I wrote this post a couple months ago and kept it in the backlog. Now it seems more apt than ever.
Back in June, the New York Post, with unusual eloquence, wrote, "Does it feel some days as if New York--wealthy, successful, seemingly at the top of the world--is slipping back into the bad old days of crime, noise, dirt, rudeness? Like pentimento rising from an old canvas..."
I love the word pentimento. In her memoir of the same name, Lillian Hellman defined it beautifully: "Old paint on a canvas, as it ages, sometimes becomes transparent. When that happens it is possible, in some pictures, to see the original lines: a tree will show through a woman's dress, a child makes way for a dog, a large boat is no longer on an open sea. That is called pentimento because the painter 'repented,' changed his mind."
Is the city changing its mind about the sterile suburbanite it has become? Perhaps it is repenting, a word that also means to regret.

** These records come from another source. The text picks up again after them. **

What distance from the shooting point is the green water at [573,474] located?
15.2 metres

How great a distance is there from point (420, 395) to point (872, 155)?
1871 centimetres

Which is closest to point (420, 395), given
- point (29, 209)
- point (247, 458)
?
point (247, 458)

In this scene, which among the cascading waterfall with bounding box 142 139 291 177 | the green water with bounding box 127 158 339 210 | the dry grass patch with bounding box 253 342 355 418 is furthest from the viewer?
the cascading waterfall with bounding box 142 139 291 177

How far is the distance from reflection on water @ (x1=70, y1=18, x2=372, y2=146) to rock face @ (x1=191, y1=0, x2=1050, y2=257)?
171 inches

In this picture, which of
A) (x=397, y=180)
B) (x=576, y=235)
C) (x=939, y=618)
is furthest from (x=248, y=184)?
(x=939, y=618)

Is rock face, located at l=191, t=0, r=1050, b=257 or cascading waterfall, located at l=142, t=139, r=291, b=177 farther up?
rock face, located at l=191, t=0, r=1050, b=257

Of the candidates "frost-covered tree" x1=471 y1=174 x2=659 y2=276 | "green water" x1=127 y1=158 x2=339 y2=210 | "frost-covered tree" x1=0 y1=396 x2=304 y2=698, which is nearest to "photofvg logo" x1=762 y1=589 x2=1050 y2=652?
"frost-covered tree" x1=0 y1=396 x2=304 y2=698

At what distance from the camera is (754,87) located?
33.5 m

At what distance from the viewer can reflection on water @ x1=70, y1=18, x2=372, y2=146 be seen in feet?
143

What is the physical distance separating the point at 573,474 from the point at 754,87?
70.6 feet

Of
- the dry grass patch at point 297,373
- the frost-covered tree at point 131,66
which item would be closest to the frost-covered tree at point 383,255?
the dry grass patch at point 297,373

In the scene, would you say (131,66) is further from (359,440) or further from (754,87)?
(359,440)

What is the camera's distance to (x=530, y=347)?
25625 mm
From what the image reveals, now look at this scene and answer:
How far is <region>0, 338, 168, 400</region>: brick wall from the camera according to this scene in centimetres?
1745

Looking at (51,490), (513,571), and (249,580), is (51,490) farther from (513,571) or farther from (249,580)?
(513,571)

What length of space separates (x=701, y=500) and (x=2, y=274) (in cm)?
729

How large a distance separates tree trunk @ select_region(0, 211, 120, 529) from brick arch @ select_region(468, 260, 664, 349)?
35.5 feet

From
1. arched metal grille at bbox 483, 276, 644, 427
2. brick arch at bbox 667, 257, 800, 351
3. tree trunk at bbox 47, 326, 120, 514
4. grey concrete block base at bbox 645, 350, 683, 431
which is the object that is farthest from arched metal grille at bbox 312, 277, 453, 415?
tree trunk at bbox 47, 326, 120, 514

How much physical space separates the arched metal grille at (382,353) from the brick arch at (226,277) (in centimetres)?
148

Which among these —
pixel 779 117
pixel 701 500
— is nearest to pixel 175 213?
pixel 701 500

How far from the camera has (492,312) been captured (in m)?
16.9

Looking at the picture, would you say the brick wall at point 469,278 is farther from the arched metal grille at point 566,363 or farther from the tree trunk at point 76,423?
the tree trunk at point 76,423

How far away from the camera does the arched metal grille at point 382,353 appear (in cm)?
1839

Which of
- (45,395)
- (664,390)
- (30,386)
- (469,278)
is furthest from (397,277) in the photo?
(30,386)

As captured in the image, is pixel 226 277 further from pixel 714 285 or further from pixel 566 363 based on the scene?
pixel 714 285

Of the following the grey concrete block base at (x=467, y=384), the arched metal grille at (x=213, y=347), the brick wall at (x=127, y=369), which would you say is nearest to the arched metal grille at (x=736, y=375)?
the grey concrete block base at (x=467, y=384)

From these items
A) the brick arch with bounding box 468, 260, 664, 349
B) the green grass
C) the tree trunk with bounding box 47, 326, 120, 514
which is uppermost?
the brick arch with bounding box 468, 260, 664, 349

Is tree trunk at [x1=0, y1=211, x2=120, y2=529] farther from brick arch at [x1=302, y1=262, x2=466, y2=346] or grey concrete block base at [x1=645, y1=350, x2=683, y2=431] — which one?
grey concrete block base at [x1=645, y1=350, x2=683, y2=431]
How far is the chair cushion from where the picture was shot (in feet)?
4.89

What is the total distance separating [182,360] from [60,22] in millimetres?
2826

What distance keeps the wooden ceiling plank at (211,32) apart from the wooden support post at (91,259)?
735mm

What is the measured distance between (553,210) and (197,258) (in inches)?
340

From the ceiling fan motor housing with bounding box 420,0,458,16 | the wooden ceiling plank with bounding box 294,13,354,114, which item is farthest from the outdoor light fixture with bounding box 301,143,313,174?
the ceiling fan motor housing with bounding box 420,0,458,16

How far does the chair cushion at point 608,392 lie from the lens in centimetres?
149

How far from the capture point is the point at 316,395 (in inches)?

Graffiti and panhandling are both on the rise. Subway rats are running amok. Fines for turnstile jumping have increased. Flashers are flashing. Transgender prostitutes are coming back to the Village. The crusties have returned to the Lower East Side. Even the squeegee men have come home to roost (and squeegee women, too).
Something is happening.
Entropy persists. Nature reigns in all her chaos.
where gum once was, gum-ghosts remain
An upscale cafe moves onto 9th Avenue and sends a worker out front with a metal brush and a can of Ajax to whisk eons of dirt from the cracks. A boutique hotel employs a man to steam-scrub each black disk of gum from its piece of pavement.
Scrubbing against the chaos, keep on scrubbing. The gum comes back. The grit returns. Whatever you do, weeds and wildflowers will invade your manicured garden. Just as, from the sands of a nuclear desert, irrepressible seedlings emerge.
At this very moment, they are breaking ground.